The false revenue numbers were allegedly used by JOHNSTON and JONES to attract approximately $50 million in private investment, including over $19 million from Ignition, a Bellevue Washington venture capital firm. Two Ignition partners served on the board of Entellium and told investigators that they would not have made such a significant investment had they been aware of the accurate revenue figures. In April 2008, Ignition wired $2 million into Entellium’s bank account based on fraudulent revenue figures presented to Ignition’s partners.

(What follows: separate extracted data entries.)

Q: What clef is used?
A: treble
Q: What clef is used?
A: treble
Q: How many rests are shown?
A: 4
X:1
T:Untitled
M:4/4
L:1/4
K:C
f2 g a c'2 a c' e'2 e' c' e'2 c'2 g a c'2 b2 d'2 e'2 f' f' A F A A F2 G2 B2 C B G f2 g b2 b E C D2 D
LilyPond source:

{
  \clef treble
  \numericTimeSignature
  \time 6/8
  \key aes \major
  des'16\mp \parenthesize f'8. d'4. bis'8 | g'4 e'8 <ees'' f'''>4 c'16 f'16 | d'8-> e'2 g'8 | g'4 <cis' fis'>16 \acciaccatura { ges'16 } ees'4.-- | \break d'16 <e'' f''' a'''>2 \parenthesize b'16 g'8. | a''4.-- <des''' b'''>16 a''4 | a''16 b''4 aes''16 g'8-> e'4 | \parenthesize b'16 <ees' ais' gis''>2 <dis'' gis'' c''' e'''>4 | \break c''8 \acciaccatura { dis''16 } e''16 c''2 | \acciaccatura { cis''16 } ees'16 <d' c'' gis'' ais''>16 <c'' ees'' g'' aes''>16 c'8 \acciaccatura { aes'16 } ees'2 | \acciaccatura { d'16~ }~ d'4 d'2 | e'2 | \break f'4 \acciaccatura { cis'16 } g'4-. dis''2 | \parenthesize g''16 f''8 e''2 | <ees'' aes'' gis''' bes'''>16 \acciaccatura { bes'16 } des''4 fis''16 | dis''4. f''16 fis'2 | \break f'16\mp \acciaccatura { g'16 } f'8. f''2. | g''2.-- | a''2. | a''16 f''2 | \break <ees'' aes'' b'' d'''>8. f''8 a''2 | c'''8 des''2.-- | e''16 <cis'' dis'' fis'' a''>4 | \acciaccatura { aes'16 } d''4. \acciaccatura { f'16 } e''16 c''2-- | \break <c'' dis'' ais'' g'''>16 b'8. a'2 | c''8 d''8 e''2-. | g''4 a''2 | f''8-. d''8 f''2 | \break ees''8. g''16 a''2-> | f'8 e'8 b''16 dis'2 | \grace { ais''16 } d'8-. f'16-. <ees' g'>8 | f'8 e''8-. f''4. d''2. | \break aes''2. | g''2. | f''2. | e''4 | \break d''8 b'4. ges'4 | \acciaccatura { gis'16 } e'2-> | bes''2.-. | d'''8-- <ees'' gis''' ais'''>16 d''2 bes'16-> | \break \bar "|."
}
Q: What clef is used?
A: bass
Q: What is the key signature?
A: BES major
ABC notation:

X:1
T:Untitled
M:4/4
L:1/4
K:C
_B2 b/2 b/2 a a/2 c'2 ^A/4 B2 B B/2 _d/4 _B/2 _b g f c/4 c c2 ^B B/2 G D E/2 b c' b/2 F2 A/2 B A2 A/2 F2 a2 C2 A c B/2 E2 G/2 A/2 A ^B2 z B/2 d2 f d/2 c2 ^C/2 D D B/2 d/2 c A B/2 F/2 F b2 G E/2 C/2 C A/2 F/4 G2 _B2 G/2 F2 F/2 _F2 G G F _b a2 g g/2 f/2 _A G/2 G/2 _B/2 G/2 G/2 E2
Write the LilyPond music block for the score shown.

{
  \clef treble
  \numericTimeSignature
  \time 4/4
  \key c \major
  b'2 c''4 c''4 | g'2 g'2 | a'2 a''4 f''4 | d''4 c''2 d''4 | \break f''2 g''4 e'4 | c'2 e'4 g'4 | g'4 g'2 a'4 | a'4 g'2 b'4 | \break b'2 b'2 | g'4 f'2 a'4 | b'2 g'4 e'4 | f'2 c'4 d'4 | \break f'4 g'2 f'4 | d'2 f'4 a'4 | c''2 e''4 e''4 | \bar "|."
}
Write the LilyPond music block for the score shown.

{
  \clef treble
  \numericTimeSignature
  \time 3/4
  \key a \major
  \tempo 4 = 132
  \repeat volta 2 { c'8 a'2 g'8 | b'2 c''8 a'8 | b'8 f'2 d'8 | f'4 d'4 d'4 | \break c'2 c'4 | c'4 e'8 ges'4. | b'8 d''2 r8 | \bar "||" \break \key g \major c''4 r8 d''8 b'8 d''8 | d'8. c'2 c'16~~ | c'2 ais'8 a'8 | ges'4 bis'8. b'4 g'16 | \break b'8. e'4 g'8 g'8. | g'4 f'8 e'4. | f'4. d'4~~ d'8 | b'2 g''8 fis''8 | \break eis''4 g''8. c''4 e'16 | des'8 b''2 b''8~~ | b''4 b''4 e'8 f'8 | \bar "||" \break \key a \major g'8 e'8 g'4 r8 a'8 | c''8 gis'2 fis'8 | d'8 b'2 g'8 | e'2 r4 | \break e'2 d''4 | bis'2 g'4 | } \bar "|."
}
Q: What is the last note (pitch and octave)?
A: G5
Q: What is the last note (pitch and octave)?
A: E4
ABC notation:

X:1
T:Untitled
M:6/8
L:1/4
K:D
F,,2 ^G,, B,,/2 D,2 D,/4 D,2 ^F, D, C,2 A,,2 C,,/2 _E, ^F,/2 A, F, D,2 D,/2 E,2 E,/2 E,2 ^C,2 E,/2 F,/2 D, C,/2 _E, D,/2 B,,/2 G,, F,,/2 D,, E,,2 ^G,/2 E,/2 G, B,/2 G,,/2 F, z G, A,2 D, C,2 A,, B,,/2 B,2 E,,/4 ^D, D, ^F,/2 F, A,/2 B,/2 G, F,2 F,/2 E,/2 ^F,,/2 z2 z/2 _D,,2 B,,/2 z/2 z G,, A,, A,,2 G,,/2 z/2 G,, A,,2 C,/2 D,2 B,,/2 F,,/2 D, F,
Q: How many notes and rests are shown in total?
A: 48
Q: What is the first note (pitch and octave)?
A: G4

“Truthful accounting and transparency are critical to our financial systems,” said U.S. Attorney Jeffrey C. Sullivan. “I want to commend Entellium for contacting law enforcement when it became aware of inflated revenue claims made by company executives. Corporations are on the front line in rooting out fraud, and we need and expect them to come forward.”

Wire Fraud is punishable by up to 20 years in prison and a $250,000 fine.

The charges contained in the complaint are only allegations. A person is presumed innocent unless and until he or she is proven guilty beyond a reasonable doubt in a court of law.

The case is being investigated by the FBI. The case is being prosecuted by Assistant United States Attorney Carl Blackstone who leads the U.S. Attorney’s Office Complex Crimes Section.